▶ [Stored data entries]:
::::::::

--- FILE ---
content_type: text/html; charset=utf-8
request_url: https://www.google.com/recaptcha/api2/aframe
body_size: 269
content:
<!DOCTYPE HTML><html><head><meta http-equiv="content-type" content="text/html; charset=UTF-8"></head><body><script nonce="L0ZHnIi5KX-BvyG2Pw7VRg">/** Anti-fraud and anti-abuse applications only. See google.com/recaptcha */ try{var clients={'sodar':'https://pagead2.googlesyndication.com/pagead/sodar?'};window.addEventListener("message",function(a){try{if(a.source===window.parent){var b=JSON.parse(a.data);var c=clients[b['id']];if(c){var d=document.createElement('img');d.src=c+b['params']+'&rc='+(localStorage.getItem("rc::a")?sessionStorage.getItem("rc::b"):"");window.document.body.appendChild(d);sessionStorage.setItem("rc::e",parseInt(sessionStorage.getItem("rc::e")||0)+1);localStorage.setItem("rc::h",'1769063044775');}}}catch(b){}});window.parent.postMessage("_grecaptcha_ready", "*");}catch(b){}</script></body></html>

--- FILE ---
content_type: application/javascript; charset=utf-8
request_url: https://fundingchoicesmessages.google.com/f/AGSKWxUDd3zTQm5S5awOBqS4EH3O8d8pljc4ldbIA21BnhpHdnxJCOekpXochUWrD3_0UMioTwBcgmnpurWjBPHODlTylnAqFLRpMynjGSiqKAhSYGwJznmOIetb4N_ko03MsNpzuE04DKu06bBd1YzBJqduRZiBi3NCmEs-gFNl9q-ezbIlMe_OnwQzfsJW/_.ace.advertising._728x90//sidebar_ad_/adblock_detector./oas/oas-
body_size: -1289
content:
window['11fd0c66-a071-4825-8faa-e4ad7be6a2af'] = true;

::::::::

▶ [EXERCISE OBJECTIVE]:
Lines from the one containing "content_type: text/html; charset=utf-8" through the last line of the data above are the only output wanted; restate them exactly.

▶ [RESPONSE TO THE EXERCISE]:
content_type: text/html; charset=utf-8
request_url: https://www.google.com/recaptcha/api2/aframe
body_size: 269
content:
<!DOCTYPE HTML><html><head><meta http-equiv="content-type" content="text/html; charset=UTF-8"></head><body><script nonce="L0ZHnIi5KX-BvyG2Pw7VRg">/** Anti-fraud and anti-abuse applications only. See google.com/recaptcha */ try{var clients={'sodar':'https://pagead2.googlesyndication.com/pagead/sodar?'};window.addEventListener("message",function(a){try{if(a.source===window.parent){var b=JSON.parse(a.data);var c=clients[b['id']];if(c){var d=document.createElement('img');d.src=c+b['params']+'&rc='+(localStorage.getItem("rc::a")?sessionStorage.getItem("rc::b"):"");window.document.body.appendChild(d);sessionStorage.setItem("rc::e",parseInt(sessionStorage.getItem("rc::e")||0)+1);localStorage.setItem("rc::h",'1769063044775');}}}catch(b){}});window.parent.postMessage("_grecaptcha_ready", "*");}catch(b){}</script></body></html>

--- FILE ---
content_type: application/javascript; charset=utf-8
request_url: https://fundingchoicesmessages.google.com/f/AGSKWxUDd3zTQm5S5awOBqS4EH3O8d8pljc4ldbIA21BnhpHdnxJCOekpXochUWrD3_0UMioTwBcgmnpurWjBPHODlTylnAqFLRpMynjGSiqKAhSYGwJznmOIetb4N_ko03MsNpzuE04DKu06bBd1YzBJqduRZiBi3NCmEs-gFNl9q-ezbIlMe_OnwQzfsJW/_.ace.advertising._728x90//sidebar_ad_/adblock_detector./oas/oas-
body_size: -1289
content:
window['11fd0c66-a071-4825-8faa-e4ad7be6a2af'] = true;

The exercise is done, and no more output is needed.